The Ultralight Engineering Astra (Star) is an American high-wing, tricycle landing gear, cable-braced, single-seat, open cockpit, single engine in pusher configuration, ultralight aircraft that was designed and produced by Ultralight Engineering in the 1980s. The aircraft was supplied as a kit for amateur construction.

==Design and development==
The aircraft was designed to comply with the US FAR 103 Ultralight Vehicles rules, including the category's maximum empty weight of 254 lb. The Astra's standard empty weight is 248 lb. Like many ultralights of the early 1980s, it was derived from the Eipper Quicksilver and generally resembles that aircraft. The Astra primarily improved upon the Quicksilver in its main landing gear design, which is suspended by coil springs to reduce the chances of damage during rough landings.

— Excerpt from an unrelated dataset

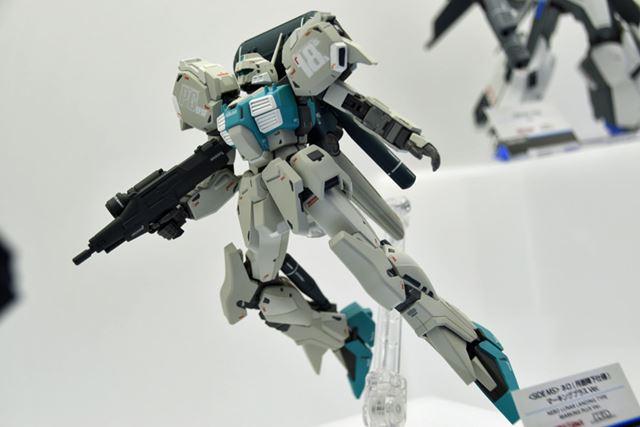 「ROBOT魂 Ka signature <SIDE MS> ネロ(月面降下仕様)マーキングプラスVer.」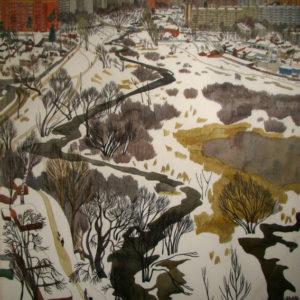 Комарова М.А. Яуза зимой. Вид с высоты птичьего полета. Ул. Семашко, д. 4, корп. 3. Бумага, акварель, карандаш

The airframe is made from bolted-together aluminium tubing and covered in Dacron sailcloth. The 33 ft span wing is braced by cables from a kingpost. The controls are three-axis, with roll controlled by three small spoilers mounted on each wing. The standard factory supplied engine was the Rotax 377 of 35 hp and it is mounted on the trailing edge of the wing, with the propeller in between the four tailboom tubes. The aircraft can be assembled or disassembled for storage or ground transportation by two people in fifteen minutes.

Ultralight Engineering went out of business after the fatal crash of a prototype of another design and production of the Astra ended at the same time.